THE BIG IDEA

The S&P 500 is at its low point for the year so far and people are getting nervous. Peak nervousness nearly always coincides with a meaningful bottom in the stock market. The question, for now, is whether the market is nervous enough for that.

tl/dr: Probably not.

The VIX index is the statistic most commonly used to measure just how agitated the market is feeling. The Prime Wave is not going to break any new ground today and introduce a better mousetrap. The VIX works pretty well as it is.

The VIX finished last week just under 30 at 29.49. When the market is feeling mellow, the index will be between 15-20. A number around 30 is elevated, but not that big of a deal. Not, yet. Things start getting more interesting when the index gets up over 35 or so.
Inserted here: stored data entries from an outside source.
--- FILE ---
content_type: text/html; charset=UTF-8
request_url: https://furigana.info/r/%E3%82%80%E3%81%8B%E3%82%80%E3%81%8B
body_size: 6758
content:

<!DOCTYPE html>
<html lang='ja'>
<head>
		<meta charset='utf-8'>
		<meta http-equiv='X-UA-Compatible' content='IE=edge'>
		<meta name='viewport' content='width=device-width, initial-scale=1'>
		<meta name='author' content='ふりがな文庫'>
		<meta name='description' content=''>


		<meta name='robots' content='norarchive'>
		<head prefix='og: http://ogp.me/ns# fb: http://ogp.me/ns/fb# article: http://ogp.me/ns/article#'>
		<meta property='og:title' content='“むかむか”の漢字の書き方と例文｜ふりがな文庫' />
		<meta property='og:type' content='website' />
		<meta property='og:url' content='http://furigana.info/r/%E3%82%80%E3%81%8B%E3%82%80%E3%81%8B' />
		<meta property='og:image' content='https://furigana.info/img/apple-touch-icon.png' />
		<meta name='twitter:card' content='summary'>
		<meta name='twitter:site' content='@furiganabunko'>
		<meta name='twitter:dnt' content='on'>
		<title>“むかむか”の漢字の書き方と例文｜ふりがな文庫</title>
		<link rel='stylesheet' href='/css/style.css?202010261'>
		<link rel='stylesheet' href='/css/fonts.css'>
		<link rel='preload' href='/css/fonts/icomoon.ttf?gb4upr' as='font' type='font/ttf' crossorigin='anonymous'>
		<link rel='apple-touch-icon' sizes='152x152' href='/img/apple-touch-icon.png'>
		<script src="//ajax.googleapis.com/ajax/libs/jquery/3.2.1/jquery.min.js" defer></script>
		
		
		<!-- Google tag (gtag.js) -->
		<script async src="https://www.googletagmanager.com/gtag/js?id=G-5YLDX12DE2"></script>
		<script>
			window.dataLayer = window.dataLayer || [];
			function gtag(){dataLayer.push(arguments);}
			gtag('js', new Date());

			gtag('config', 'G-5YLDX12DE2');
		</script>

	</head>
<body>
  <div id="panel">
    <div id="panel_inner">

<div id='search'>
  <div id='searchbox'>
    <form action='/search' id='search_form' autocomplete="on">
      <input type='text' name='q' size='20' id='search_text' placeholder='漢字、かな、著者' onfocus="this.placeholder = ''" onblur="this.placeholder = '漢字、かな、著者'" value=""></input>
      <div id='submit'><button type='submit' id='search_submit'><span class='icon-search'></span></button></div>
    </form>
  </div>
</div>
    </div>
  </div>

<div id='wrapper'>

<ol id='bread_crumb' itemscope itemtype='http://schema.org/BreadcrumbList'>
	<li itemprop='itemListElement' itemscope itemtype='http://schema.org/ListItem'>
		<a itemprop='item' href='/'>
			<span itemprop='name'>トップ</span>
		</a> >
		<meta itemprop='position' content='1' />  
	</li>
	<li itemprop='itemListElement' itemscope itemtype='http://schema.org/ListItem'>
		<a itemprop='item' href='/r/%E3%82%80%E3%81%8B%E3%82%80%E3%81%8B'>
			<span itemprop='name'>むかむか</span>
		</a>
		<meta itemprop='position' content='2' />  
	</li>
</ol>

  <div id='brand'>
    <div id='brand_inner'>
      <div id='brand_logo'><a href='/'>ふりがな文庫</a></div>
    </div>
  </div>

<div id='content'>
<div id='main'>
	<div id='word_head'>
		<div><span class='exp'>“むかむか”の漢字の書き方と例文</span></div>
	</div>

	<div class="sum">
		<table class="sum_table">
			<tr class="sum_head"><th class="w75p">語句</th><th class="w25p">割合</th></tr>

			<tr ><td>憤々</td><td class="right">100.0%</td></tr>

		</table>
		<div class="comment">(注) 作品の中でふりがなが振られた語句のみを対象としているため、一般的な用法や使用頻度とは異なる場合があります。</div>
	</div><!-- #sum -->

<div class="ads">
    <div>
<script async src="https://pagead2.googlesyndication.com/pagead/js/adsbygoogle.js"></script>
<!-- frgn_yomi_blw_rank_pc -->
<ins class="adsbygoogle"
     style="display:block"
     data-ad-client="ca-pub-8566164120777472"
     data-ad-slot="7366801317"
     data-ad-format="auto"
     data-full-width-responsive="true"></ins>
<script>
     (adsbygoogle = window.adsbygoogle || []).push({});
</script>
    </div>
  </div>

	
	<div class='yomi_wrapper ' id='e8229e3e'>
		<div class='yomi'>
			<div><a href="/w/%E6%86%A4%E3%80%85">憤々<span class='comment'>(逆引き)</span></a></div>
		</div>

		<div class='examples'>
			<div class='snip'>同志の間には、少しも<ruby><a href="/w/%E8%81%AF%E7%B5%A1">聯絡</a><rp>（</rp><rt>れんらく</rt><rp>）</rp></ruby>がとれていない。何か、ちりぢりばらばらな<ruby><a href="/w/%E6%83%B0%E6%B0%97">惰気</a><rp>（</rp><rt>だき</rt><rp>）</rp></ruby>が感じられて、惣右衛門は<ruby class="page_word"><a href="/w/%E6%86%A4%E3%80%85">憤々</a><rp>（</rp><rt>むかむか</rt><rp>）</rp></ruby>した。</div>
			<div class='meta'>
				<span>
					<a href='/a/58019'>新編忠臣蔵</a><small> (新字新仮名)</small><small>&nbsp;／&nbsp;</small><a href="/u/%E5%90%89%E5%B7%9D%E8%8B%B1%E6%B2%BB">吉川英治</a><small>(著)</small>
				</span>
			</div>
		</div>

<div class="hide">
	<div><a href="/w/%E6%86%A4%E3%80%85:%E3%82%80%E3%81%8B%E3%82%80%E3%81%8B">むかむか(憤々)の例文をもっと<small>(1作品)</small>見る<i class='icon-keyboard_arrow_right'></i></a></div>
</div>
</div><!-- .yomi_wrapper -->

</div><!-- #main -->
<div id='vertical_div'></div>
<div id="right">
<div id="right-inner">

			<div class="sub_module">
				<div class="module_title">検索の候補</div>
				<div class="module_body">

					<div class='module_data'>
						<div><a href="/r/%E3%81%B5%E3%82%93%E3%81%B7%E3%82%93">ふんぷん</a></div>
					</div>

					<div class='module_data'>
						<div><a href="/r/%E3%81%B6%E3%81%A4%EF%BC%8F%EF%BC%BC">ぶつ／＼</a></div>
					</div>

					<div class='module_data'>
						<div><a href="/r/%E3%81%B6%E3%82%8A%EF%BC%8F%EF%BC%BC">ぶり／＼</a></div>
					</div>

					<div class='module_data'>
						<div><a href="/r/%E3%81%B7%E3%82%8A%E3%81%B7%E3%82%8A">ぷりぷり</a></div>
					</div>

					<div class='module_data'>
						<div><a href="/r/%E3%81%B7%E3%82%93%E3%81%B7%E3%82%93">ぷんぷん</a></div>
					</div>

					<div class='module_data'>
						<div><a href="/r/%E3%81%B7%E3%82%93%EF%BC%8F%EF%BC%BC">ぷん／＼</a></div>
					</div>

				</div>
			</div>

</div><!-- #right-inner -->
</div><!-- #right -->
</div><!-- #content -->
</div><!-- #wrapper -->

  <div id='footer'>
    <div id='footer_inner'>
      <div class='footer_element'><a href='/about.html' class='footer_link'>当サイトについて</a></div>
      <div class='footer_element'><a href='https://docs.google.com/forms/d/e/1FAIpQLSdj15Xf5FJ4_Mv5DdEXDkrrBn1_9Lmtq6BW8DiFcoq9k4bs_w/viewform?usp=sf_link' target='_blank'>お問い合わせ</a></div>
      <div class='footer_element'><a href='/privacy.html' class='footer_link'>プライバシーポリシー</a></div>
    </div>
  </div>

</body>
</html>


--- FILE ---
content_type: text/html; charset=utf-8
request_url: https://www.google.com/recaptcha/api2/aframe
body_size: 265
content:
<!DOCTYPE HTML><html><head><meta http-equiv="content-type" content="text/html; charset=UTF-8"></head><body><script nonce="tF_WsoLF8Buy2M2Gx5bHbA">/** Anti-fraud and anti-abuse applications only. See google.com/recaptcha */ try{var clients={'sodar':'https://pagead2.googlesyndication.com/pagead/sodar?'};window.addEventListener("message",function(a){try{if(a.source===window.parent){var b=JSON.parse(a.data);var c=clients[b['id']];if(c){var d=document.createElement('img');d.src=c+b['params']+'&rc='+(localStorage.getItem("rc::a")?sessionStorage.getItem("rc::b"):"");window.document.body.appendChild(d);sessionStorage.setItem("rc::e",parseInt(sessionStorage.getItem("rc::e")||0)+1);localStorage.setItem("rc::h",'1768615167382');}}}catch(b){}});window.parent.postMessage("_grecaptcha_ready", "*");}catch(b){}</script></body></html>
Since the onset of COVID in the spring of 2020, there have been four occurrences where the VIX went above 35.

October 28, 2020

March 7, 2022

August 5, 2024

April 4, 2025

Call me crazy, but I like the market’s chances of going up with a VIX over 35. Even in 2022 that was a quick 10% gain in a few weeks before the market rolled over.

There is nothing magical that happens at exactly 35.00. If the VIX would top out at 34.99 this time, don’t ignore it. We like 35 as a cutoff because there are many more times when the index gets into the low-30s and the correlation with a stock market bottom is not as reliable.

If the market falls further during the coming week, check on the value of the VIX. If it gets beyond the low-30s it is probably an excellent time to put some money to work.

SEEN ON THE INTERNETS

This past week, a chart put together by Bloomberg was making the rounds on the internets. We couldn’t find the original article that contained the chart, but The Kobeissi Letter included it in a social media post of their own.

The S&P 500 has been running in place since the start of the year. The range from top to bottom is only about 2.7%, which is the narrowest trading range this far into a year in the history of the index.

The Kobeissi Letter mentions that it is also the narrowest range for the Dow Jones Industrial Average going back to 1896.

Usually, such periods of indecisiveness are followed by explosive moves one way or the other. We’ll see what happens.

A second reason for showing this chart is admittedly off-topic: Man, what a dumb way to display this data.

If the chart looks like a meaningless zig-zag to you, that’s because it is. The range of the S&P 500 at the start of any year has little, if any, connection to prior years. But the chart connects them.

A simple histogram with 2026 being the smallest bar would have made the same point more clearly.

NUMBERS ONLY

1

Just one of the eleven official S&P sectors was up last week. Can you guess which one? Yes, Energy, of course.

- 4.70%

While we are looking at sectors, the Consumer Staples sector was down by 4.70% last week. An unusually harsh fall for the makers of bread and toothpaste.

$248.13

Shares of Waste Management, Inc. went to an all-time high on Friday. That is about right for such a, uh, lousy, market.

SWINGEX INDEX

As of market close on: 6 March 2026

Swingy says: There's an opportunity for a good trade here, if the big apes in charge stay out of the way.

Learn more about how the Swingex Index works here.

WATCHER

Stocks highlighted here each week are not recommendations to buy or sell. They are provided as ideas for swing traders to follow up on with their own research.

CGNX (Cognex): It is difficult to find anything not energy-related with an attractive chart. Even some energy stocks look to be running out of gas.

But we did find one interesting chart - in the Electronic Equipment industry - that caught our eye.

Cognex provided the market with a very favorable report back on February 11th and the stock gapped higher the next day. In better times it probably would have held on there, but other issues in the world have knocked everything lower.

Anyway, two things to like: The shares are at a logical stopping point near the previous high water mark at $49 (the orange line on the chart). You may think it is nonsense, but the market does tend to revisit previous landmarks. Cf. the blue line on the chart.

Plus, we have another stock this week with a very low RSI(2) reading. Like NVO last week, CGNX is primed for a bounce here. Whether it is a small bounce or something bigger may depend on other developments in the world.